Despite having a ten year-plus history, I have only just discovered The Wave Pictures through their astonishing new album, The Bamboo Diner. Which is why I arrived excited but slightly apprehensive at the Brudenell Social Club. By the second song, I was sold. That second song had, not only an excellent guitar solo but two, yes two, bass solos from Franic Rozycki. This was clearly a band willing to shake up conventions and, thankfully, one with the musical chops to do it well.
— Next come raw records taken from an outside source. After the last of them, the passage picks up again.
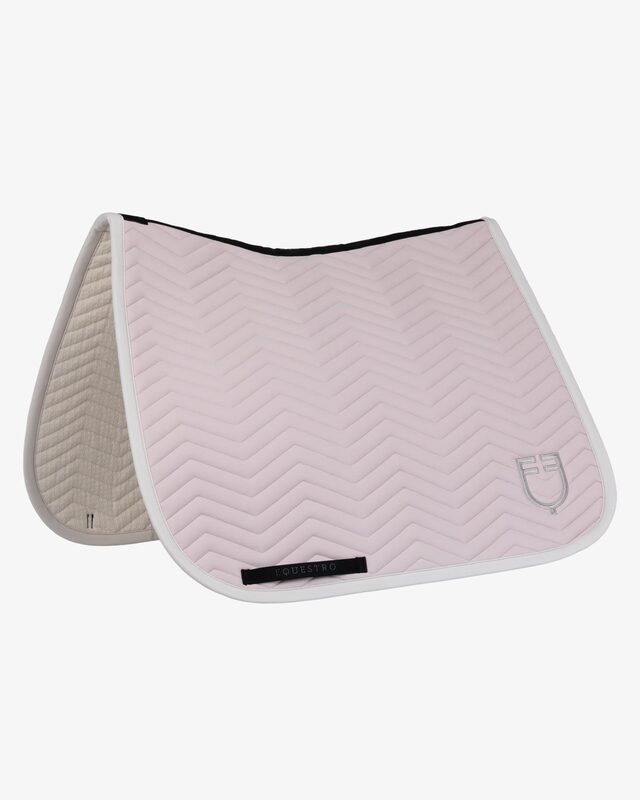 Dressage saddle pad with wave quilting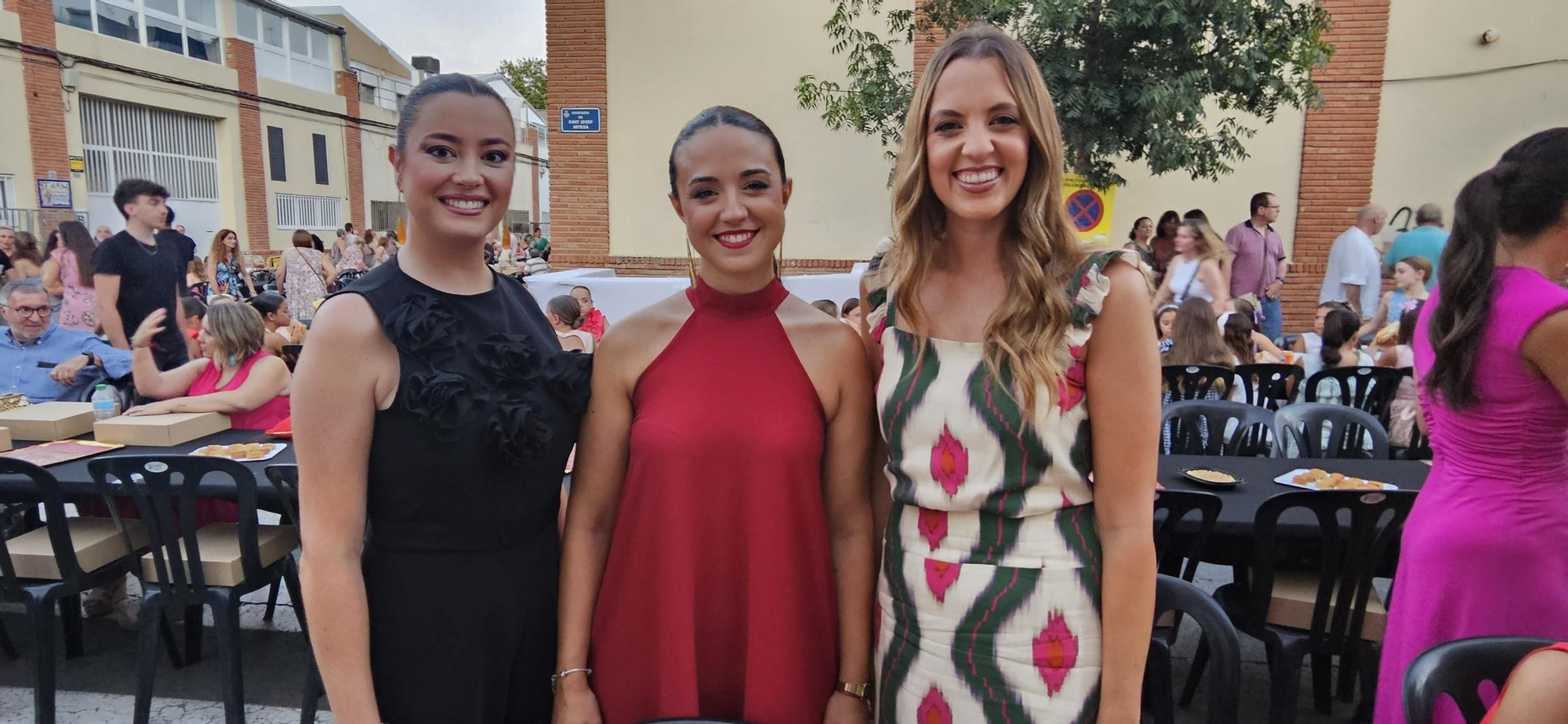 La Seu-La Xerea-El Mercat. Celia Arnedo (Mercado Central), Sara Ros (Alfonso en Magnanimo) y Marta Sanfelix (Lope de Vega)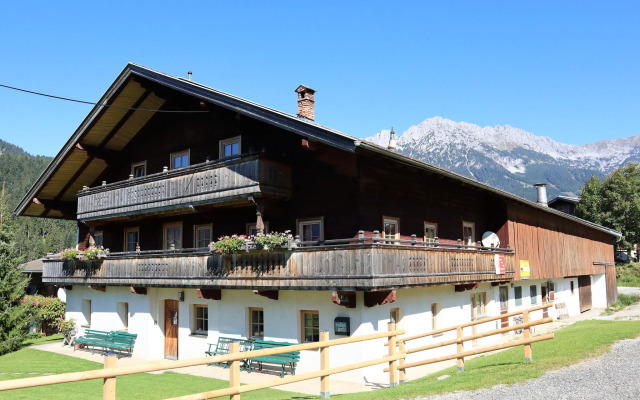 Holiday Home, Soll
A trio; every part was clear and musical. The bass was fluid and continuously interesting, the drums were loose-limbed and malleable, the vocals were ever-audible and the sardonic lyrics present and riveting. But the guitar – that was what I was there for. As David Tattersall rocked back and forth on his heels, body otherwise rigid, his Telecaster spat out angular lines that brought Tom Verlaine to mind – effortlessly tuneful, developing or shredding. The sound was so simple; the stage almost bare. The guitar fed straight into a combi amp. No pedals, no effects. I’d have been happy with an evening of guitar solos but the quality of the songs made the package complete. Even the odd cover was quality. That second song? It was by Stanley Brinks, from Herman Dune. The encore? Let It Bleed by The Stones.
This is a literate band – they named an album (A Season In Hull) after Rimbaud’s “Un Saison En Enfer”. They quote Emily Dickinson (“hope is the thing with feathers”). Songs are sardonic, lovely, sad, wise. Very British attitudes alternate with vignettes of American life and the new, American-set album gets an airing alongside older favourites. An acapella song sees Jonny ‘Huddersfield’ Helm take the lead on a journey of poetic images. Another song sees him take a drum solo. Many songs see guitar or bass solos and, failing that, tight interplay.
The band chit-chat a bit with the crowd, many long-term fans, but mostly stick to business with a full ninety minutes of songs. Ninety minutes that passes like forty – a set with no dull patches. This is a band to treasure.